In the univariate and multivariate analysis of the PSM patients (Supplementary Table 2), PNI was also significantly against OS (HR = 0.522, 95% CI = 0.318–0.858, P = 0.010) and PFS (HR = 0.609, 95% CI =0.385–0.963, P = 0.034). The adjusted 5-year OS and PFS were 77.8 and 62.9% in the high-PNI group and were 54.3 and 40.7% in the low-PNI group (Figures 1C,D), respectively. In the Cox regression validated by the 10-fold cross method, the factors PNI, ECOG, PIT score, and L-Asp-based chemotherapy were significant for both OS and PFS. Above all, whether PSM is balanced or not, PNI was a significant factor for the prognosis of the patients.
PNI Under L-Asp-Based Chemotherapy
In this study, 83 patients were treated with L-Asp-based chemotherapy with/without RT. Among these patients, the 3- and 5-year OS (n = 45) were 54.3 and 45.9% in the low-PNI group and were 77.8 and 77.8% in the high-PNI group (n = 38; Figure 3A), respectively. Similar results were also found in PFS (Figure 3B). The multivariate analysis indicated that PNI was also significantly against OS (HR = 0.327, 95% CI = 0.137–0.782, P = 0.012) and PFS (HR = 0.461, 95% CI = 0.221–0.961, P = 0.039; Supplementary Table 3).

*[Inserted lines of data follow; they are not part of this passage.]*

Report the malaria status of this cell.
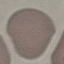

Uninfected.

Summary:
  - Preparation: thin smear
  - Stain: Giemsa
  - Image type: cell patch, automatically extracted from a larger field of view and resized to 64 × 64 pixels
  - Capture: smartphone camera at the microscope eyepiece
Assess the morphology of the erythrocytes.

Figure 3. PNI is associated with OS (A) and PFS (B) among the ENKTL patients treated with L-Asp-based chemotherapy.
Prognostic Power of PNI
To evaluate the prognostic power of PNI in ENKTL patients, we separately integrate PNI into the model of IPI, KPI, and PINK, which are defined in Supplementary Table 4. Figure 4A demonstrates that after integrating PNI, the area under the curve (AUC) of all models could be improved from 4 to 8%, and the results are confirmed by the time-dependent AUC (Figure 4B). Furthermore, IBS values of IPI, KPI, and PINK could be decreased from 0.190 to 0.183, from 0.196 to 0.191, and from 0.203 to 0.194 (Supplementary Figure 1). The AIC value of the models were also decreased from 776.46 to 770.29, from 783.73 to 779.72, and from 787.41 to 780.56, respectively. Therefore, integrating PNI into current prognostic models could improve AUC, reduce estimation error (as indicated by IBS), and showed better predictive abilities (as indicated by a low AIC value) in this cohort.
Figure 4. Prognostic power evaluation of PNI. Before and after integrating PNI, AUC of the models in predicting 5-year OS (A) and the time-dependent AUC (B).
Discussion
In this study, PNI related to the prognosis of ENKTL patients could be used to improve the performance of the frequently used models. Recently, PNI was identified as a prognostic marker for some malignancies; however, only the study from Gallamini et al. (25) was on ENKTL. Therefore, additional studies should be performed to verify the correlation between PNI and outcome of the patients. In this study, besides PNI, other valuable factors were also identified, such as ECOG score, LDH level, radiotherapy, and L-Asp-based chemotherapy for the ENKTL patients. Among them, it was necessary to further explore the efficacy of L-Asp-based chemotherapy.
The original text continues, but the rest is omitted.